Darius, if you're reading this, it was the sign of the Xero 
Mods. This scientist, so deeply embedded in the 
Corporation's human experimentation and wetware branch, was 
a purelife-entity extremist. If she was here, and if she was 
in a position of knowledge-dominance even among what must be 
the leading scientists in this field, then I might have an 
opportunity for escape. The room was small, and had one 
exit. There were seven scientists present, counting the 
Xero-mod. The restraints were auto-harness instead of 
individual. I might just have a chance, with help...

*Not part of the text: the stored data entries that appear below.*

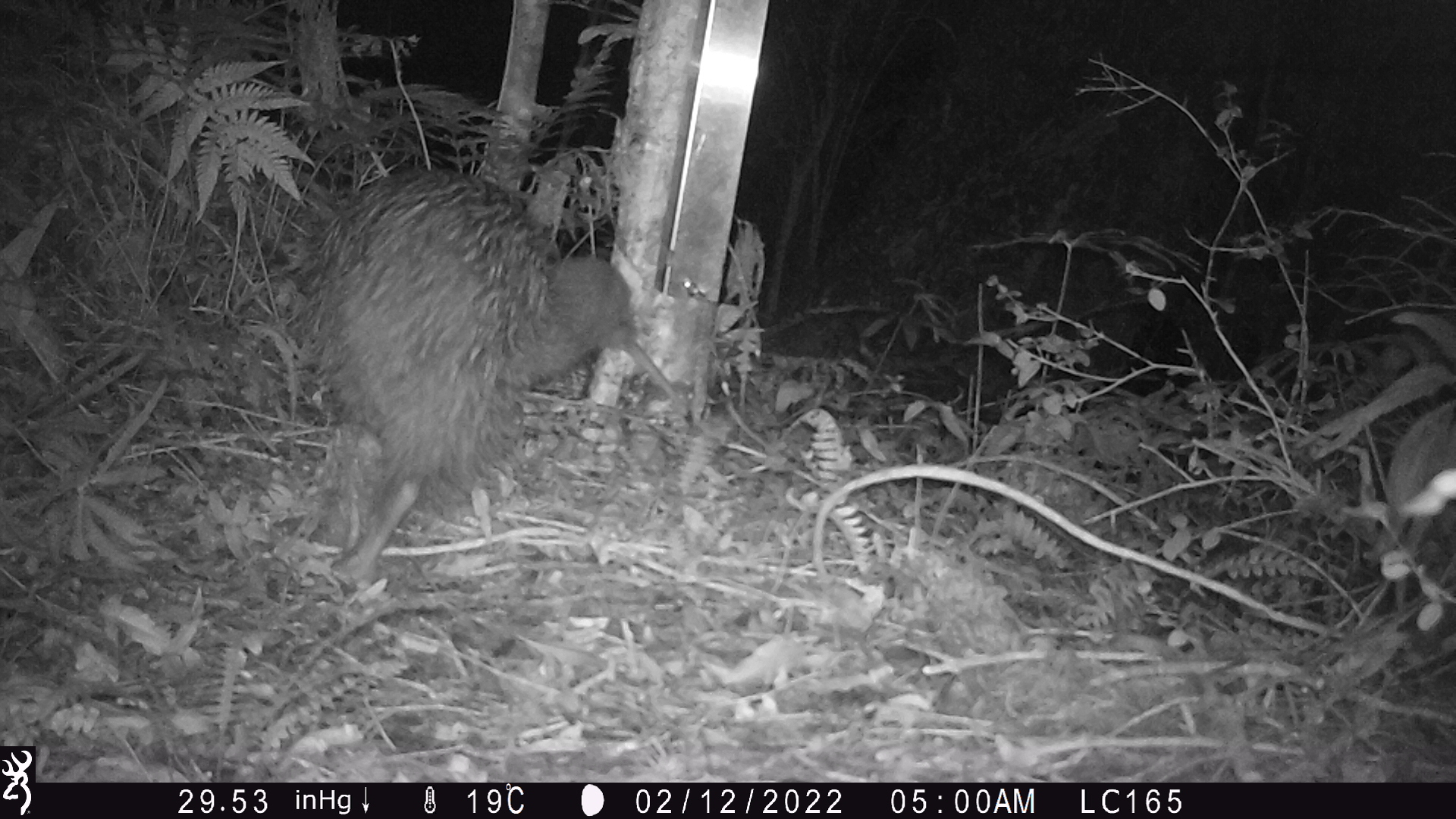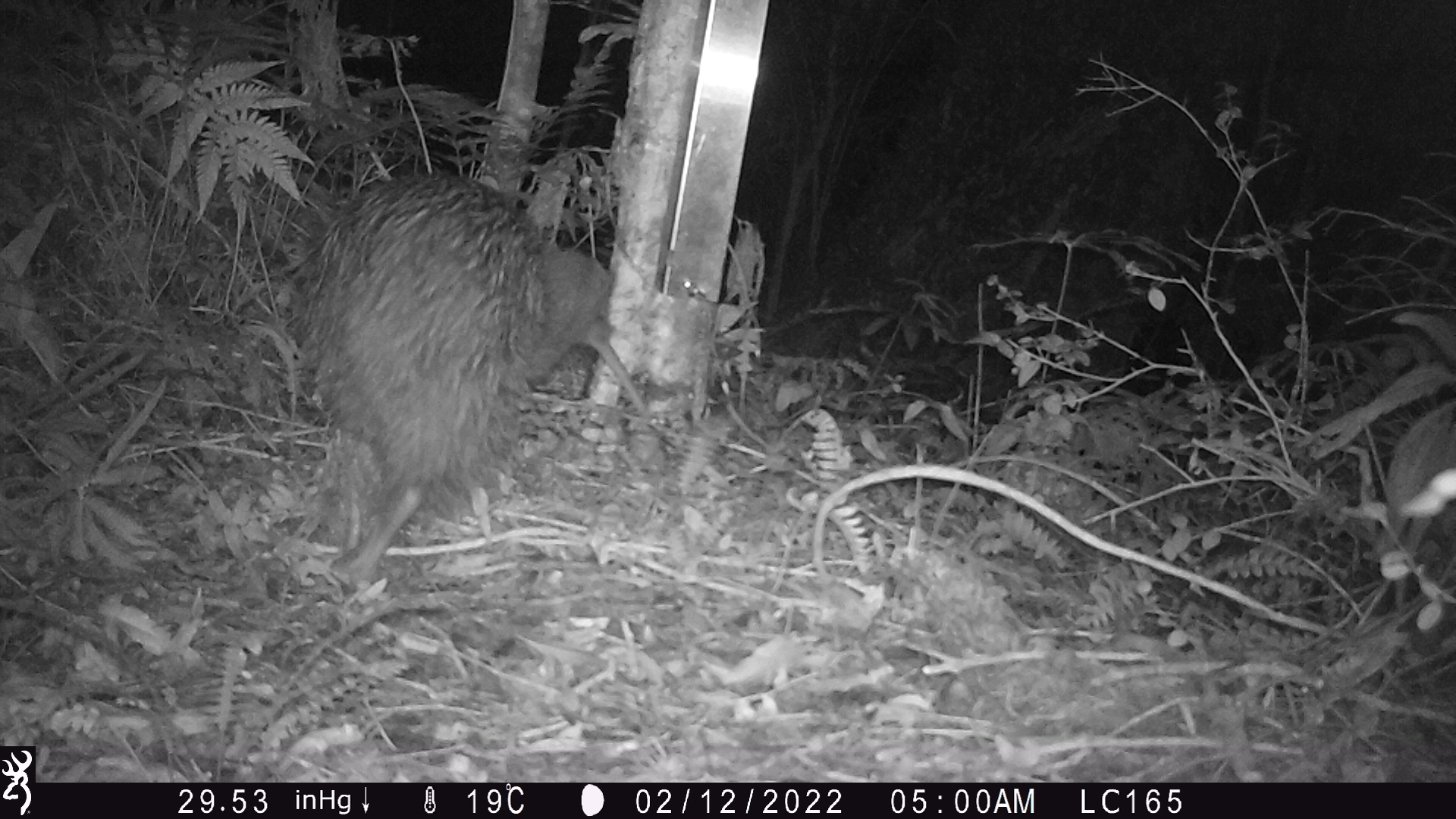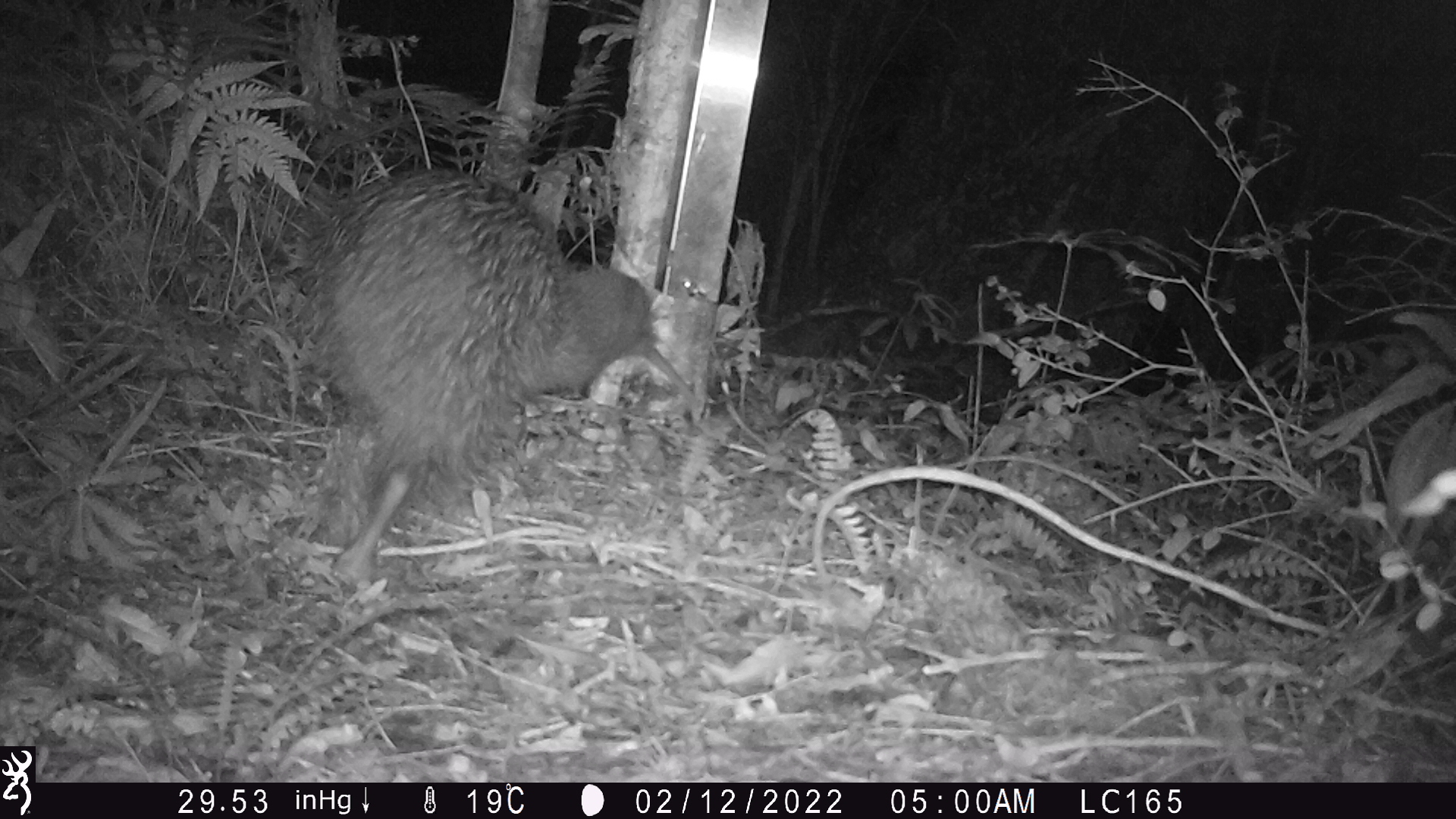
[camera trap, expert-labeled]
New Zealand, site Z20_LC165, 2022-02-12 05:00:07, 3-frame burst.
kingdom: Animalia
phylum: Chordata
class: Aves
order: Apterygiformes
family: Apterygidae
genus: Apteryx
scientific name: Apteryx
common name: kiwi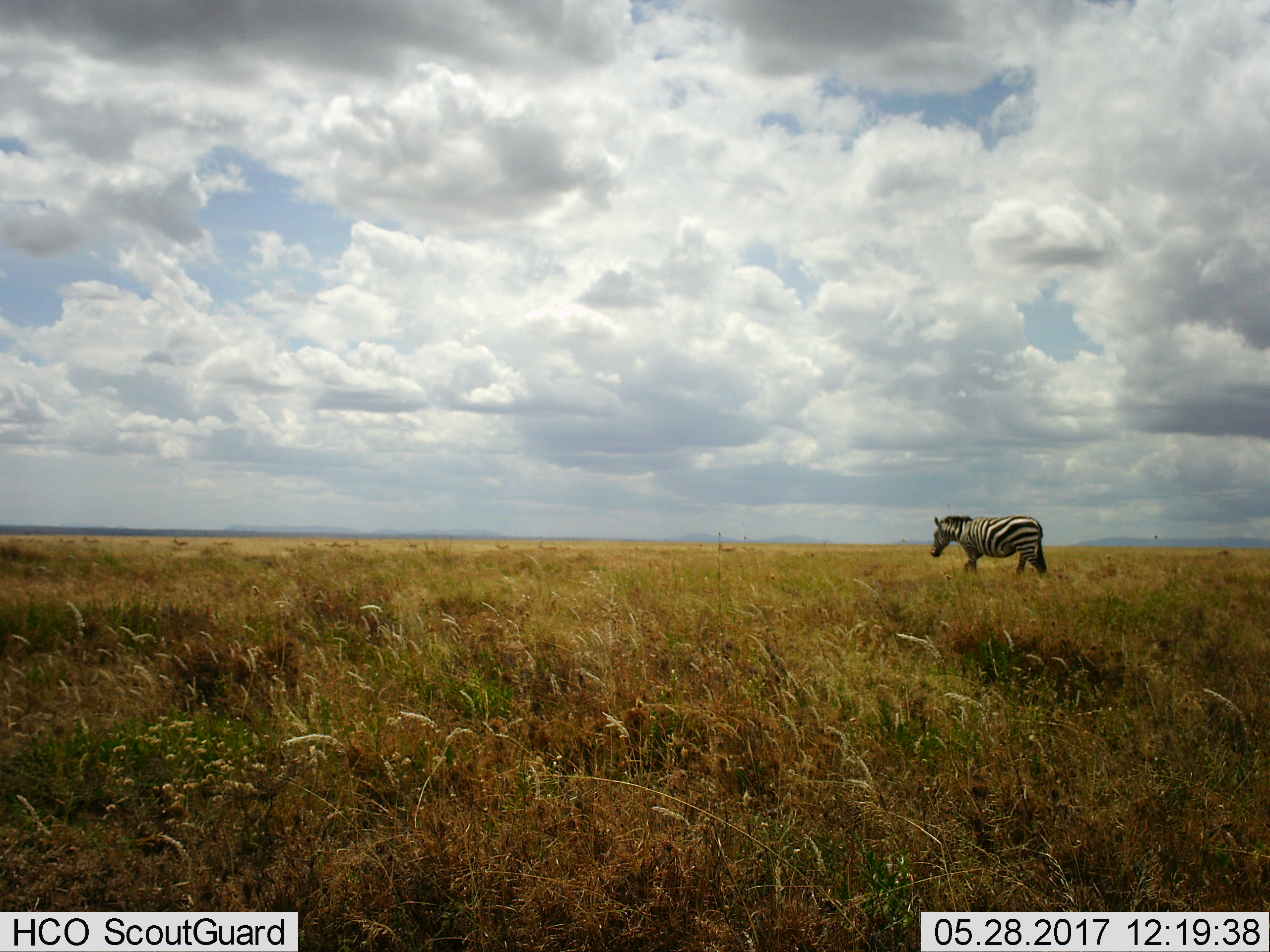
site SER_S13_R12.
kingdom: Animalia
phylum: Chordata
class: Mammalia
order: Perissodactyla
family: Equidae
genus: Equus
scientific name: Equus quagga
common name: plains zebra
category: zebraplains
Zebraplains (plains zebra) (Equus quagga), count 1. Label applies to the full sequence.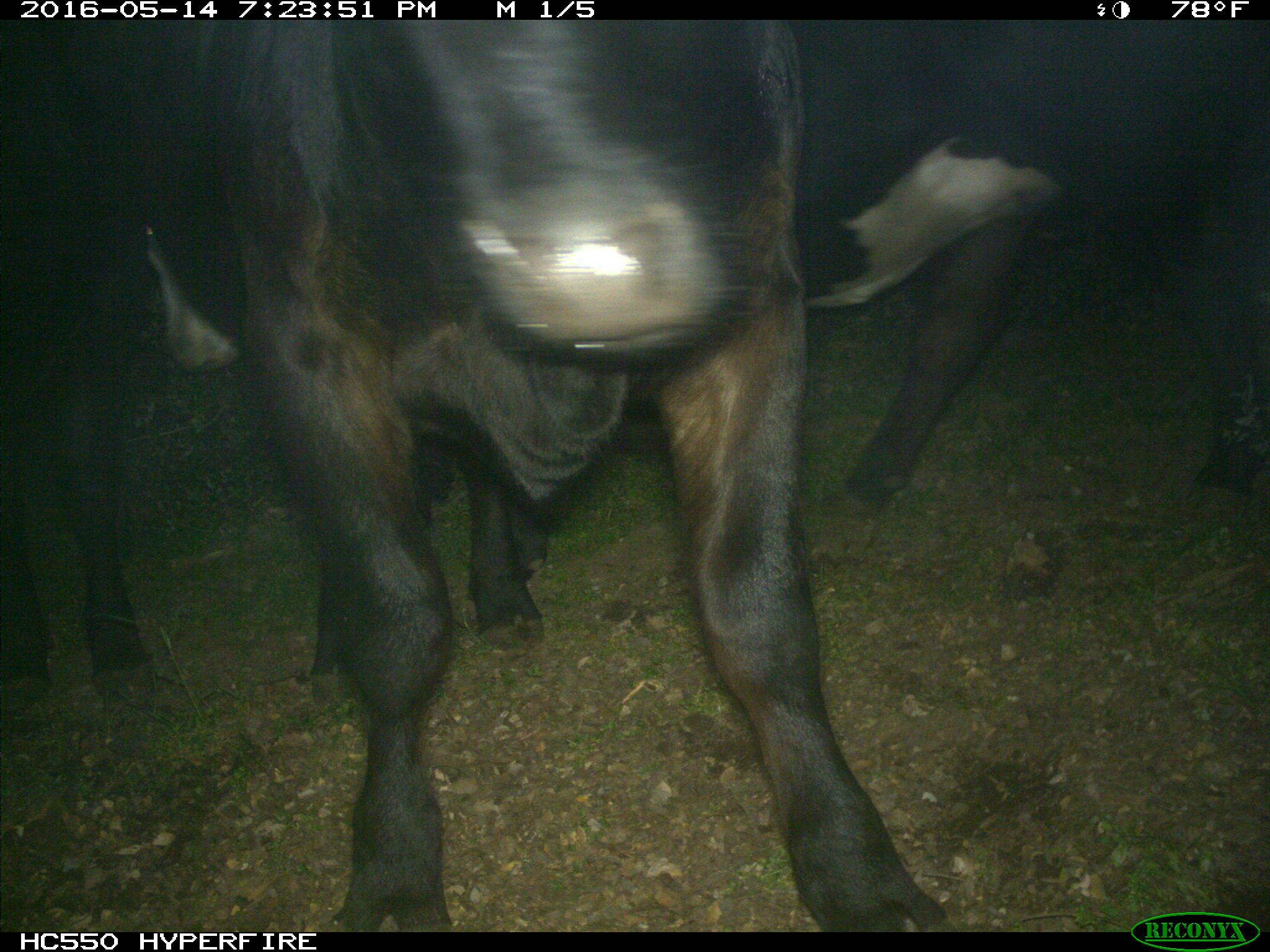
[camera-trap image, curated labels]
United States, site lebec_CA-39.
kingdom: Animalia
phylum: Chordata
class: Mammalia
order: Artiodactyla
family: Bovidae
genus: Bos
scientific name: Bos taurus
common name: domestic cow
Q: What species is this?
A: Bos taurus (domestic cow).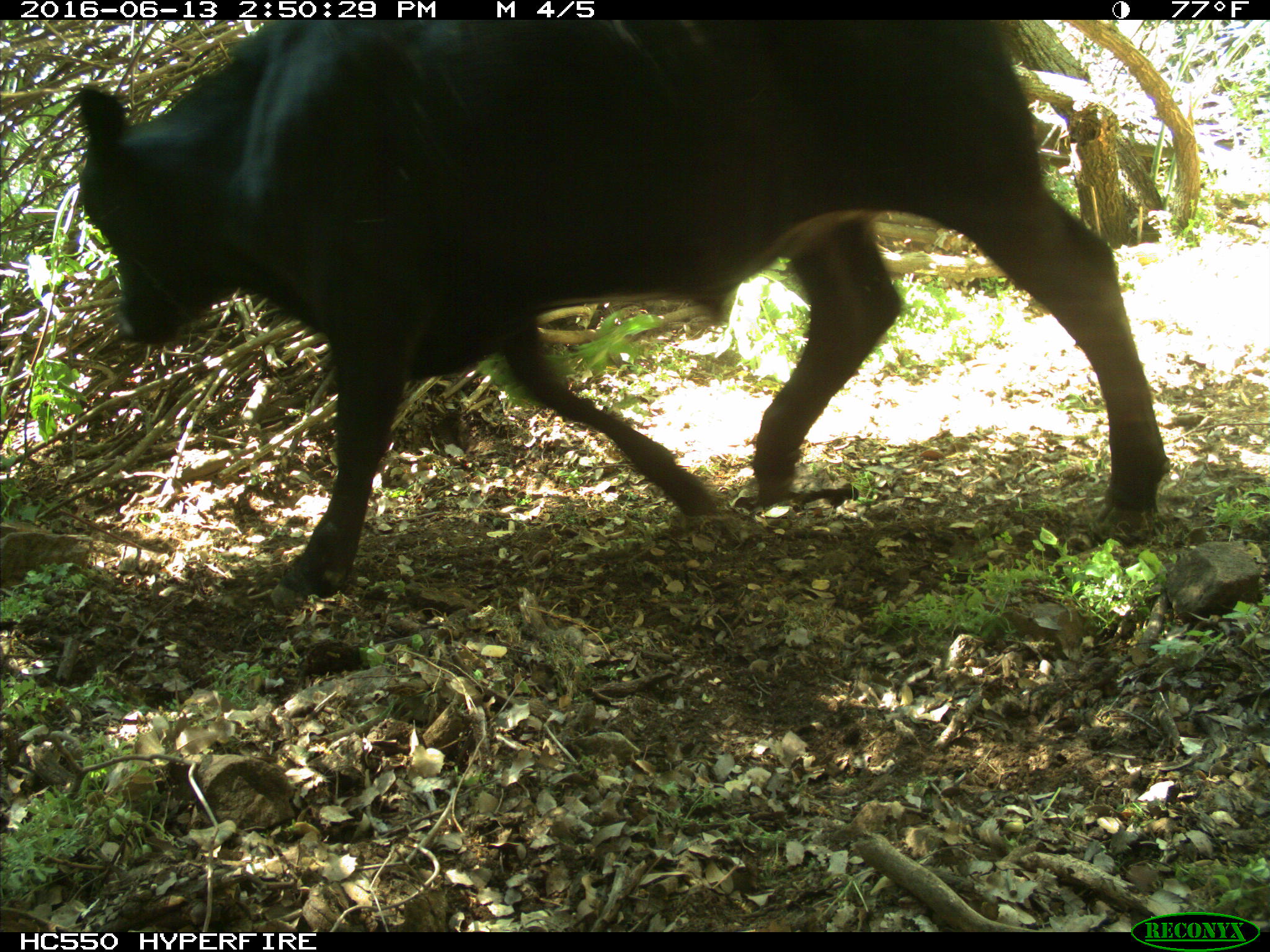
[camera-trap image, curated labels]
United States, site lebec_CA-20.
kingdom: Animalia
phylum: Chordata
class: Mammalia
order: Artiodactyla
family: Bovidae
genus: Bos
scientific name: Bos taurus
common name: domestic cow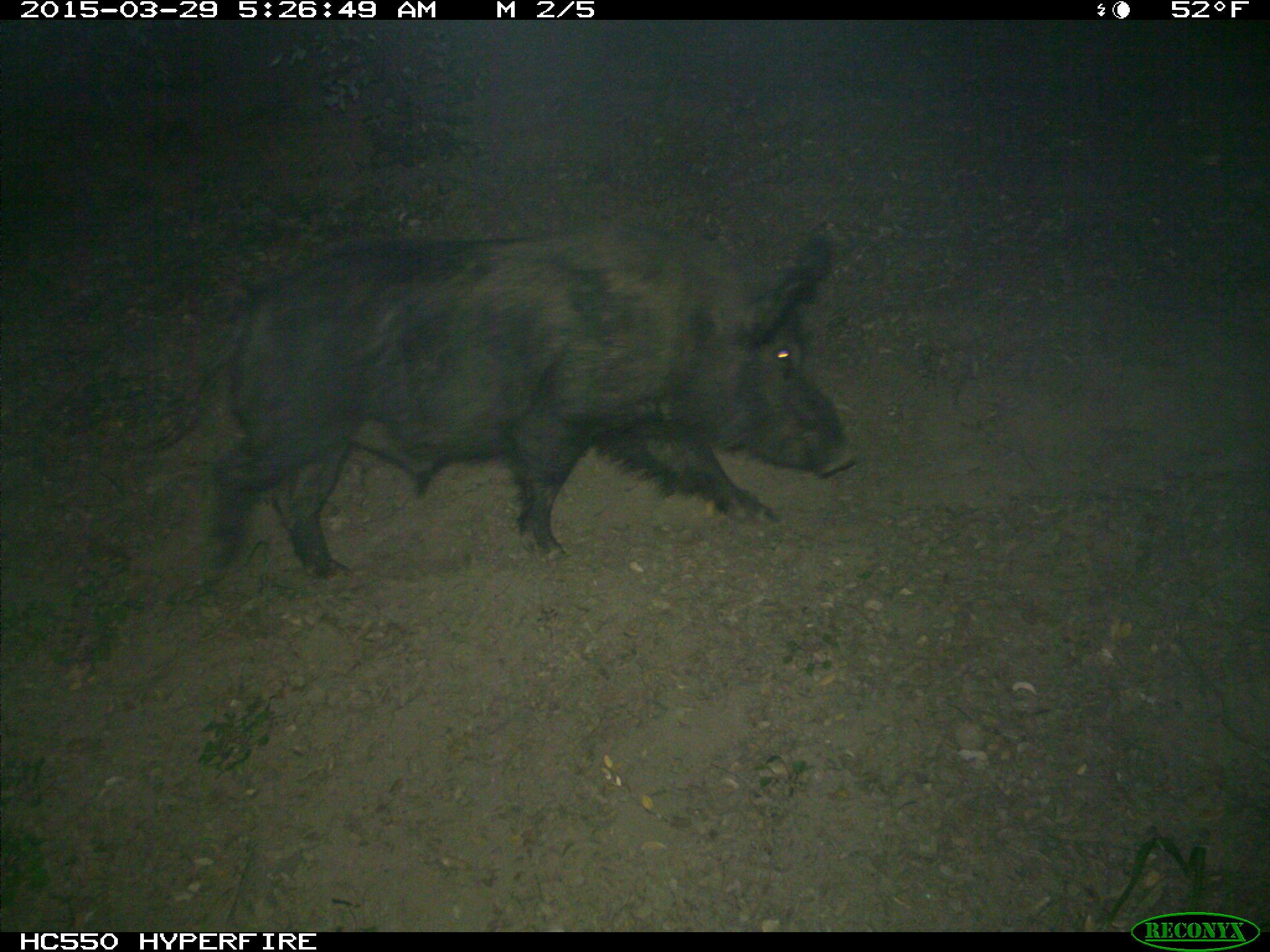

All of this I took in and evaluated in the few seconds I had 
between the crackly-speaker-voice's command and the flip of 
the cerocartographer's switch. My chemically-heightened 
senses, which were such a blessing in understanding and 
capturing these very brief moments of consciousness, now 
became a wretched curse as a blazing column of pain was 
thrust in through the top of my neck and straight down my 
spine.

I longed to feel the relief of a scream, but I could make no 
sound. 

No one who has felt that amount of pain can accurately tell 
how long they had to endure it, for such pain always lasts 
an eternity. Even so, the pain ended as abruptly as it 
began, and I found myself still under the effects of the 
injection; I saw the room again. The scientists were slowly 
making their ways to counters, where they were taking off 
gloves and masks, flipping switches and pulling out tubes, 
and dropping various instruments into metal tubs filled with 
a viscous blueish liquid.

"It's done. Finish and mop up, Sossial." came one final 
command from the speaker-voice before a sign-off signal 
blipped. The Xero-mod female was still standing over the 
table. Seconds after the command, she reached over and 
pulled the release on the auto-harness. The body-belts, neck 
and larynx mount, and head mount detached with a hiss and 
lifted promptly and obediently away from my body.

There would be no pleasure, for me, in relating what I did 
to the scientists in that small room- with the exception of 
the Xero-mod, who I left alive. Upon finding myself freed, I 
lept up from the table and realized that the injection had 
not only given me heightened senses, but peaked physical 
performance as well. The Xero-mod stood by as I had my 
chemically-driven revenge on these unknown assailants. At 
the end, she removed her mask and simple said, "run."

Darius, I have to believe you're going to receive this 
transmission. It was you who introduced me- a reluctant 
skeptic- to the Xero mods and their ideals. I always figured 
they were right, but I never imagined that I would caught up 
in their intrigues. You showed me their signs, and explained 
their doctrines, and tried to convince me. You showed me 
the theoretical tech they were fighting against, the 
researched that proved there battle was real.

I didn't care. I didn't see how it mattered: if a being 
decided to mod, that was there choice; if they "stayed 
pure," as you put it, that was also their choice. You warned 
me, Darius, that eventually it would not come down to 
individual choice, but to force.

You were right.

Based on the technology that I encountered, the theoretical 
tech you showed me is no longer a theory. The Corporation 
is working on forced-mod programs, and the mother-of-all 
abuses, the forced transfer of consciousness. The scans they 
described and the machines they were using, even the blue-
bath for the equipment- were just as you showed me they 
would be.

There's just one thing that keeps me in fear at this point, 
and that is the fact that the final scan was completed 
before I could break out. The Corporation has my 
consciousness, Darius, if the process worked. You already 
know that the tech for a willful transfer is available, but 
this extraction tech is different. I'm convinced that they 
made a copy. They were going to copy-and-terminate, rather 
than transfer. It's the only explanation that makes sense, 
but it's weak. I need help. I need someone who can help me 
make sense of it all. And more than anything else, I need to 
make sure the Corporation doesn't have my mind.

I'm afraid to go anywhere, to do anything that I myself 
might logically predict. Find me, Darius, or help me find 
you. I need to know more from the Xero-mods. I'll keep 
looking for you, and I'll try to think of a way to meet you 
that I wouldn't think of, if that's even possible.